> _Text segment_
Re: nproc: So?

From: Roger Luethi
Date: Sun Sep 19 2004 - 08:59:20 EST


On Sun, 19 Sep 2004 08:29:57 -0400, Albert Cahalan wrote:
> > Do you mean "return cookies for all existing processes"? Or "return
> > cookies for all processes created since X" (if so, what's X?) ?
>
> First, queue cookies for all existing processes.
> Then, as process data changes, queue cookies for
> processes that need to be examined again. Suppress
> queueing of cookies for processes that are already
> in the queue so things don't get too backed up.
> If memory usage exceeds some adjustable limit, then
> switch to supplying all processes until the backlog
> is gone.

How is the kernel to know which changes of process data require
re-examination? In all likelihood, any tool is only going to be
interested in certain changes, not in others.

> _Spatial reasoning entries_
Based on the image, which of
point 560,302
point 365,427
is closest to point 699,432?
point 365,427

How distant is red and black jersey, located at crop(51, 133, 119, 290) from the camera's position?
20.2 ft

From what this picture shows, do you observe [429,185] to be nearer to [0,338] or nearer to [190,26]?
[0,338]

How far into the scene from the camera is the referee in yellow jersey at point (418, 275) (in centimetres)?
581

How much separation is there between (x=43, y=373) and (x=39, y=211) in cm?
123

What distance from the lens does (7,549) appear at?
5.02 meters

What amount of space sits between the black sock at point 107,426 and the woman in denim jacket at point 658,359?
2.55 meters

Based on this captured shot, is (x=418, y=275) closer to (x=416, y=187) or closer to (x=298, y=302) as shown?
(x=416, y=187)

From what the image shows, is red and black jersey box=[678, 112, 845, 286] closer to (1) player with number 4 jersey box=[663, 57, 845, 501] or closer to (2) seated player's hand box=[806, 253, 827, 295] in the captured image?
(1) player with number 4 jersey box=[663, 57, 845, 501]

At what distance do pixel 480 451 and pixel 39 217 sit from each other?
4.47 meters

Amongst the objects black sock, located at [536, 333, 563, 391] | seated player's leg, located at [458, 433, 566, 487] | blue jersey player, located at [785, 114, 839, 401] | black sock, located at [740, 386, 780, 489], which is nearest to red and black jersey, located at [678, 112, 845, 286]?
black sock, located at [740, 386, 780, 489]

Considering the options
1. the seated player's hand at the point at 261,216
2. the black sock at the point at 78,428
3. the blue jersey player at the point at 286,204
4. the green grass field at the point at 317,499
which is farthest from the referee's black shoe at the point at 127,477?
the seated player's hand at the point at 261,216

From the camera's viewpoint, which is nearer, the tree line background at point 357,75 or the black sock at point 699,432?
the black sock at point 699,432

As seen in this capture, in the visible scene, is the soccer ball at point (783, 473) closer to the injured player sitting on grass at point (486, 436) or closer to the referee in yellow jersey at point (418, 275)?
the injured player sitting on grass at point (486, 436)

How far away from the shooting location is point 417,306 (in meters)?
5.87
...
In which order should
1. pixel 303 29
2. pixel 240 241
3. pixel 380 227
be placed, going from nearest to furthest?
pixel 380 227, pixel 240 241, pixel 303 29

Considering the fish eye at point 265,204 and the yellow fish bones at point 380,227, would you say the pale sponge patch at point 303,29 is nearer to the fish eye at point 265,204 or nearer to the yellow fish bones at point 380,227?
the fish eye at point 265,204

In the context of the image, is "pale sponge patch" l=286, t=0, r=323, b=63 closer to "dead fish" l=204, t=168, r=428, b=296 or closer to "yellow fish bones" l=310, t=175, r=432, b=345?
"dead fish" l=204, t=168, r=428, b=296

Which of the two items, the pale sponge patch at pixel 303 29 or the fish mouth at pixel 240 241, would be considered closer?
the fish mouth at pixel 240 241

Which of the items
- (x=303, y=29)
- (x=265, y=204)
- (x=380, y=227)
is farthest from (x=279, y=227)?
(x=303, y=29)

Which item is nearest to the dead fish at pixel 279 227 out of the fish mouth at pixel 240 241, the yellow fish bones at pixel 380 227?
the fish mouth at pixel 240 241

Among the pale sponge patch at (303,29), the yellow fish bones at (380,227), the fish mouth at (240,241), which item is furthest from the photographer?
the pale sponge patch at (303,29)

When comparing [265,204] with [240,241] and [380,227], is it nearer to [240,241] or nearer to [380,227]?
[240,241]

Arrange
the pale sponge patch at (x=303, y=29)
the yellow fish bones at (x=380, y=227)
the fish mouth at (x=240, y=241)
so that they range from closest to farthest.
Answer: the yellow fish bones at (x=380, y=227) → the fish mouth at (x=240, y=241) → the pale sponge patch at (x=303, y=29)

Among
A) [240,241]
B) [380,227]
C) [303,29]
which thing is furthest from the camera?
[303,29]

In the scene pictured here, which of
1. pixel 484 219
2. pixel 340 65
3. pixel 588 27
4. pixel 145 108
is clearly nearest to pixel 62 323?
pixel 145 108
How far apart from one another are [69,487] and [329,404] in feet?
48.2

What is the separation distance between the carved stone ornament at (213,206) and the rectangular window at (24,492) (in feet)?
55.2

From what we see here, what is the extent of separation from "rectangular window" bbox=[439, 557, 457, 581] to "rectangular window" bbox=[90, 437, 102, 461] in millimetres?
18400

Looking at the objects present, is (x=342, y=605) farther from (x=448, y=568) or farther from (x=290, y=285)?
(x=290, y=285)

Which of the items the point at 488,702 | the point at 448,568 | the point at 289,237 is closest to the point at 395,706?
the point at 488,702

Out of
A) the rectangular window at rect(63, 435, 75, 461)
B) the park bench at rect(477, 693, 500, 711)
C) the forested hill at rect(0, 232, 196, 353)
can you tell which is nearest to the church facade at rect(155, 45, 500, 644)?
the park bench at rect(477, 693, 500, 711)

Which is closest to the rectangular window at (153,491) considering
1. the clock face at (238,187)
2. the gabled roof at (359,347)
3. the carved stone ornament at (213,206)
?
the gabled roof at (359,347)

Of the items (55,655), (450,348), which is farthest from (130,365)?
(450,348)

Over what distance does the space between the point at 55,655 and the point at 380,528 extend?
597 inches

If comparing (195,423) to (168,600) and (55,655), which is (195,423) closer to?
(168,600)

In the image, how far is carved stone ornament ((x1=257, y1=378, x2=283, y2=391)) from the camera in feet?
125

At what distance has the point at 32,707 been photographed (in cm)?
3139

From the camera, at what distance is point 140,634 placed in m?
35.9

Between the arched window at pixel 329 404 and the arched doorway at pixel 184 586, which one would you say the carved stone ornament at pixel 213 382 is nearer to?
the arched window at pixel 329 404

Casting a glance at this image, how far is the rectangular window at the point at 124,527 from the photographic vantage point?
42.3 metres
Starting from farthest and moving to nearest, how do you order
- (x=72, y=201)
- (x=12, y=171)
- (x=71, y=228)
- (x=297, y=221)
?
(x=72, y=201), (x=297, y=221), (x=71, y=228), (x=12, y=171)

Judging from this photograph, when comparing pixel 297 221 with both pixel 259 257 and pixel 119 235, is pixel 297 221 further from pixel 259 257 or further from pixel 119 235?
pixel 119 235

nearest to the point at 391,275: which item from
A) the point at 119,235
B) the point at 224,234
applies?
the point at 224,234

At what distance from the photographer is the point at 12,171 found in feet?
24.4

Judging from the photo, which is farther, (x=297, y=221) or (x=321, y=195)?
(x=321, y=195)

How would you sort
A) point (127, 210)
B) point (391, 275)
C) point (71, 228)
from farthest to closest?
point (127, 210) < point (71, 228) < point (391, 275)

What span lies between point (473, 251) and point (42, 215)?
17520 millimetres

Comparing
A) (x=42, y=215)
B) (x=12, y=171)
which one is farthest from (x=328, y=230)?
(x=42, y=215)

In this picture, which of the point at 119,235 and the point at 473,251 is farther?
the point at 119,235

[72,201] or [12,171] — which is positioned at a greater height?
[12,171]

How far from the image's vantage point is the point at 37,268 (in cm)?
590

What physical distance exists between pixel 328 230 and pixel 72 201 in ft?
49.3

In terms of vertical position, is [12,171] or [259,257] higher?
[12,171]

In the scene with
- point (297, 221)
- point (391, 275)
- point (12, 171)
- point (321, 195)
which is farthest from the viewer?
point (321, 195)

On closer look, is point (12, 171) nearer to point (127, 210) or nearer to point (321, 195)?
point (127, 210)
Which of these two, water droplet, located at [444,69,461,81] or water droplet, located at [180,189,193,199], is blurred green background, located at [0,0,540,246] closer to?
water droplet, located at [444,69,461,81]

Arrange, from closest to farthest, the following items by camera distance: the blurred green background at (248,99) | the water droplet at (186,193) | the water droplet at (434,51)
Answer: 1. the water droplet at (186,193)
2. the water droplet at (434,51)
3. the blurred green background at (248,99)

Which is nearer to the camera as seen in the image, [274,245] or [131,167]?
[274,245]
---
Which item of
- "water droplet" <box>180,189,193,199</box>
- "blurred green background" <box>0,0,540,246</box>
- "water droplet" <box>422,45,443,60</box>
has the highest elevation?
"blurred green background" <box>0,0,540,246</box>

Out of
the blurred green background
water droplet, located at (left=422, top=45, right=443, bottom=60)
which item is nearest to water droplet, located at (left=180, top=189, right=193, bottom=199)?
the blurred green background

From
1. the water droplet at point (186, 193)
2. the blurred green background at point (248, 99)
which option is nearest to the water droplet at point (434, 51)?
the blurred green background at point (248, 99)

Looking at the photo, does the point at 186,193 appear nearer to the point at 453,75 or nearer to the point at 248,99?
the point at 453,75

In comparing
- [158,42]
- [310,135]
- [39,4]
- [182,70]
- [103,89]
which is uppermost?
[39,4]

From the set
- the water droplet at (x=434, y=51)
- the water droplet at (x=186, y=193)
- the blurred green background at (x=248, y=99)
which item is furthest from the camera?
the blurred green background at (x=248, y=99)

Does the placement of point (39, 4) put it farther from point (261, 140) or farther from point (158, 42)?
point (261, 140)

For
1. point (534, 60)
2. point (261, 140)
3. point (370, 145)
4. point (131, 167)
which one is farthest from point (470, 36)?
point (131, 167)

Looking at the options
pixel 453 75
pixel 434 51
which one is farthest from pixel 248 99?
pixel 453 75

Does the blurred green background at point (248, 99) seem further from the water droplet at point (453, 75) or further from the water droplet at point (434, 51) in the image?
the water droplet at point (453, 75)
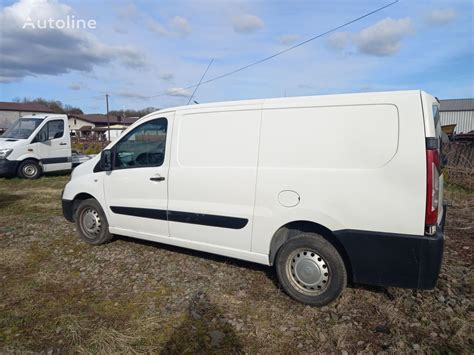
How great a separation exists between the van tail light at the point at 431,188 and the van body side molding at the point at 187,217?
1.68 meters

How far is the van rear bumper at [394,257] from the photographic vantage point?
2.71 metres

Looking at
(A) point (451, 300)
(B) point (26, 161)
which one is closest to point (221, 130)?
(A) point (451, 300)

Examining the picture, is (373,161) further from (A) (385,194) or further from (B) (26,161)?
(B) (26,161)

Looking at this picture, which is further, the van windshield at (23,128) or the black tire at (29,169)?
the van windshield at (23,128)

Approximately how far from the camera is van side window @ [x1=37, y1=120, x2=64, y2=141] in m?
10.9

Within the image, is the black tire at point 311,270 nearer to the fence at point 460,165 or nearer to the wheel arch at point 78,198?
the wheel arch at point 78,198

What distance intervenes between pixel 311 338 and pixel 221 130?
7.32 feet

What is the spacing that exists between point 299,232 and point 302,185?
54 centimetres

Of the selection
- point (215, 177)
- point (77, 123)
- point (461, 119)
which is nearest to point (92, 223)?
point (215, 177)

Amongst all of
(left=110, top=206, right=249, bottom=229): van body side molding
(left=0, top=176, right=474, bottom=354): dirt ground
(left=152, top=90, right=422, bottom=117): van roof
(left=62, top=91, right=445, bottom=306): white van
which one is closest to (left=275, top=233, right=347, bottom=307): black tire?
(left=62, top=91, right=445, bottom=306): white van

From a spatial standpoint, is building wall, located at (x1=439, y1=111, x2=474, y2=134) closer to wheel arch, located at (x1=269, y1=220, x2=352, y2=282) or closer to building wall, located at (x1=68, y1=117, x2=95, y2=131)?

> _Objectives_
**a.** In the nproc message, which actions does the quoted proposal describe for handling process cookies?
**b.** In the spatial reasoning entries, change "black tire" to "rubber tire" in the part that opens with the line containing "How great a" and closes with the line containing "From a spatial". Give back only that part, with nothing else altered.
The nproc message and the spatial reasoning entries are separate, unrelated material.

> _Exercise results_
**a.**
- Queue cookies for all existing processes.
- As process data changes, queue cookies for processes that need to be examined again.
- Suppress queueing of cookies for processes that are already in the queue.
- If memory usage exceeds some adjustable limit, switch to supplying all processes until the backlog is gone.

**b.**
How great a separation exists between the van tail light at the point at 431,188 and the van body side molding at the point at 187,217?
1.68 meters

How far is the van rear bumper at [394,257] from the photographic vantage point?
2.71 metres

Looking at
(A) point (451, 300)
(B) point (26, 161)
which one is closest to point (221, 130)?
(A) point (451, 300)

Examining the picture, is (373,161) further from (A) (385,194) or further from (B) (26,161)?
(B) (26,161)

Looking at this picture, which is further, the van windshield at (23,128) or the rubber tire at (29,169)?
the van windshield at (23,128)

Approximately how far from the camera is van side window @ [x1=37, y1=120, x2=64, y2=141] in m?
10.9

Within the image, is the rubber tire at point 311,270 nearer to the fence at point 460,165 or nearer to the wheel arch at point 78,198?
the wheel arch at point 78,198

What distance intervenes between pixel 311 338 and pixel 221 130?
7.32 feet

What is the spacing that exists between point 299,232 and point 302,185?
54 centimetres

Of the selection
- point (215, 177)
- point (77, 123)
- point (461, 119)
which is nearest to point (92, 223)?
point (215, 177)

Amongst all of
(left=110, top=206, right=249, bottom=229): van body side molding
(left=0, top=176, right=474, bottom=354): dirt ground
(left=152, top=90, right=422, bottom=117): van roof
(left=62, top=91, right=445, bottom=306): white van
which one is closest to (left=275, top=233, right=347, bottom=307): rubber tire?
(left=62, top=91, right=445, bottom=306): white van

From a spatial standpoint, is building wall, located at (x1=439, y1=111, x2=474, y2=134) closer to wheel arch, located at (x1=269, y1=220, x2=352, y2=282) or closer to building wall, located at (x1=68, y1=117, x2=95, y2=131)?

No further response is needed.